Die Sternsängerinnen verschafften mir ungefragt Aufklärung: „Jay verdächtigt eine Mutter, ihr Kind zu misshandeln. Er liegt richtig.“
„Und tschüss, schöner Abend!“
Zum ungewollt frühen Abschied sprach ich hilflos aus: „Jay, alles wird gut.“
Verwirrt schaute er mir nach. Kaum hatte sich die Terrassentür hinter mir geschlossen, strebte ich mit langen Schritten meinem Wagen entgegen. Startbereit parkte er vor der Garage. Nebenbei sangen die Sternelben ein Trauerlied von Mutter und Sohn. Die sitzen gelassene Mutter reagierte Wut und Frust an Simon, ihrem siebenjährigen Sohn ab, nur weil er seinem Vater ähnelte. Für solche Fälle hielt ich inzwischen eine Notfamilie bei Nina parat. Als gelernte Psychologin und allein erziehende Mutter mit unerschöpflichem Elan leistete sie erste Hilfe für weinende Herzen und verkümmernde Seelen.

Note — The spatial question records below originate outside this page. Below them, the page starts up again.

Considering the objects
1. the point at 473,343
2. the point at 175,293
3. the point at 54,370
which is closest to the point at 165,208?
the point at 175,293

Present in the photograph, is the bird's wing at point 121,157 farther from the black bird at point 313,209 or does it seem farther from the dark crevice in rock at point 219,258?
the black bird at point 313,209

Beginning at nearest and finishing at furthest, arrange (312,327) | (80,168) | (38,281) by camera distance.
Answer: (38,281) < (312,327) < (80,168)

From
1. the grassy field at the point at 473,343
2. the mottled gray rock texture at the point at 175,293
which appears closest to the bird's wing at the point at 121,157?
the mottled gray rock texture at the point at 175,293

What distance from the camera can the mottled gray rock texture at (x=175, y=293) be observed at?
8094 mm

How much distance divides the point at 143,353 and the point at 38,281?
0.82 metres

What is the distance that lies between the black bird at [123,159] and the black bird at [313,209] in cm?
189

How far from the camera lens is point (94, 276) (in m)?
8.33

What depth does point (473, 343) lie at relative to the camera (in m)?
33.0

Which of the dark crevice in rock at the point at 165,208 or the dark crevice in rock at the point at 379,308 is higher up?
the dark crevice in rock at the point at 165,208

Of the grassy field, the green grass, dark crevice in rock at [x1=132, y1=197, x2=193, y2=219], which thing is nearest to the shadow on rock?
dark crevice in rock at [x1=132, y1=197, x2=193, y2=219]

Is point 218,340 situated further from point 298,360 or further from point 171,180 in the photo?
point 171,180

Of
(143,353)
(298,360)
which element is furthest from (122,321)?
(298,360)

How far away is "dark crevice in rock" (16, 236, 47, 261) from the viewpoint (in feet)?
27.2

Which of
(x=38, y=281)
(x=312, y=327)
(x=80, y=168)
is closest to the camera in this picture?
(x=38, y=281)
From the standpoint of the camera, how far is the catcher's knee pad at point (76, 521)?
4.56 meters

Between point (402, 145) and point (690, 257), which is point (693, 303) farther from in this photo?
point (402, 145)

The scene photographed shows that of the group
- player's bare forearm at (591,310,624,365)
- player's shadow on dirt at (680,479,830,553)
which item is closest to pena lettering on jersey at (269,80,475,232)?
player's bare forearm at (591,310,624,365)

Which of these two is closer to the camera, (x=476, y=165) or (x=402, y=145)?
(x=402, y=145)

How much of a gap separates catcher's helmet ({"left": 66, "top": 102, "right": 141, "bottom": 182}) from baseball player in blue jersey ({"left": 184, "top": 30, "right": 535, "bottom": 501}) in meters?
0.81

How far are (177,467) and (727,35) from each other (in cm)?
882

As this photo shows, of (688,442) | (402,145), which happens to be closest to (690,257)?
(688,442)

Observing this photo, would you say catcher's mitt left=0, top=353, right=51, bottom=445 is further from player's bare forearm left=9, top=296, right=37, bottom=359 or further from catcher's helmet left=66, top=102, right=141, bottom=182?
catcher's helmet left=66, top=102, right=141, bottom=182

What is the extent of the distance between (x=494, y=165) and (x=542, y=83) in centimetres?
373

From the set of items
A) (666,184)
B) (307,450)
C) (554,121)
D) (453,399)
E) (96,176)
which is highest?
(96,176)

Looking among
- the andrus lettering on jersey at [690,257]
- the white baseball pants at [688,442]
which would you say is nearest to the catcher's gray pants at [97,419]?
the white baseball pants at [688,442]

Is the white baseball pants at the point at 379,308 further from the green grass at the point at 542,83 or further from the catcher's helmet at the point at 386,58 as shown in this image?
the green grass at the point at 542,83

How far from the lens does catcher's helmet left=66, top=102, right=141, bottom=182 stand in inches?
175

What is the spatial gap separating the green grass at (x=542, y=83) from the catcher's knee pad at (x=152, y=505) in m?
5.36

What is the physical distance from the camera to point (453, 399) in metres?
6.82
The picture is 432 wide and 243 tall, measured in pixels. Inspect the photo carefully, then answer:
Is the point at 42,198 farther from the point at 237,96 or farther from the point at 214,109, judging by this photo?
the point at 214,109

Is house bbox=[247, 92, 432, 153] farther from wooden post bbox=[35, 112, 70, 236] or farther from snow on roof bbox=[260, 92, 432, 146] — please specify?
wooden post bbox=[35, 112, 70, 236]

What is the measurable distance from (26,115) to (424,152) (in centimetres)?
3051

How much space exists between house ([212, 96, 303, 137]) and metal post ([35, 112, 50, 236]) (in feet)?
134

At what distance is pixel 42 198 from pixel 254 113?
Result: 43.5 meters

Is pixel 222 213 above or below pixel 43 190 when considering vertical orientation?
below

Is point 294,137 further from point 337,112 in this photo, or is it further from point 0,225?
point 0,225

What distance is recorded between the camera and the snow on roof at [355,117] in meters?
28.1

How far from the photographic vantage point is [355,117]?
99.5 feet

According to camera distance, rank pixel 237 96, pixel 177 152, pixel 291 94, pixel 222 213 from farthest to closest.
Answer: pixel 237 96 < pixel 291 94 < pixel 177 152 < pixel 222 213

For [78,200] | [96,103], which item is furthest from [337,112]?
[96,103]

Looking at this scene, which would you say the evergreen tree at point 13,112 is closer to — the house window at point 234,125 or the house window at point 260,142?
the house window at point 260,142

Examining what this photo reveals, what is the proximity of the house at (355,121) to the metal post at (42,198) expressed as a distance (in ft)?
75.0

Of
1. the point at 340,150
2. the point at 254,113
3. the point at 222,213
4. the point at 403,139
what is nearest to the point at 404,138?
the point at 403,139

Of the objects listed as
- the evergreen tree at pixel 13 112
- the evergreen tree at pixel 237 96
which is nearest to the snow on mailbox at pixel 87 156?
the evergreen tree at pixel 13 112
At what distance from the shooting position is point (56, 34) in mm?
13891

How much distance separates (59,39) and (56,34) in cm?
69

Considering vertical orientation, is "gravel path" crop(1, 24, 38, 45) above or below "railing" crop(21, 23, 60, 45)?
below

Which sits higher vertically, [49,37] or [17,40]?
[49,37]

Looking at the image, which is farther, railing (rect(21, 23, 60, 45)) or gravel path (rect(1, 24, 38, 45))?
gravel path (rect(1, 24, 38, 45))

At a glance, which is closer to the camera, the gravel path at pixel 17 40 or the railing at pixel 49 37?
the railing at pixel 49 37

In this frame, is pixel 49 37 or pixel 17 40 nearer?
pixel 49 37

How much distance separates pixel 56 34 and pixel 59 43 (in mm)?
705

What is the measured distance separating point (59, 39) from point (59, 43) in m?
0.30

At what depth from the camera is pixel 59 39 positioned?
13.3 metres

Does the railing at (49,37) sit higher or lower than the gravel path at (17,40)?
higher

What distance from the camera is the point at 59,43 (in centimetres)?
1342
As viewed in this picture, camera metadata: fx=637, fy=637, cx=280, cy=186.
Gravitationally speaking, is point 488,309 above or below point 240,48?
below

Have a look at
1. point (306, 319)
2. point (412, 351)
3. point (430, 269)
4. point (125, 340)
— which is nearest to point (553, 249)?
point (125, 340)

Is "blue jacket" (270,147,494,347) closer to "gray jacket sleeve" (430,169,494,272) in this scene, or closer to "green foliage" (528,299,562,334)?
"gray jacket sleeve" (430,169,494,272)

Trotz fortgeschrittener Nachtzeit stand Jay bei meiner Rückkehr vor seiner Haustür und rauchte gedankenverloren Zigarillo. „Starker Tobak für eine zarte Seele.“
„Lilia, erzähl ihm ruhig, was du unternommen hast.“
Das mussten sie mir kein zweites Mal vorschlagen. „Hey, deinem Sorgenkind geht es gut.“
„Wie?“
„Tausche Gute-Nacht-Geschichte gegen ein letztes Glas Wein.“
„Mit Happy End?“
„Garantiert.“
„Der Deal gilt.“
Im Wohnzimmer streckten wir unsere Beine in den bequemen Sesseln vor dem noch stark glimmenden Kamin aus.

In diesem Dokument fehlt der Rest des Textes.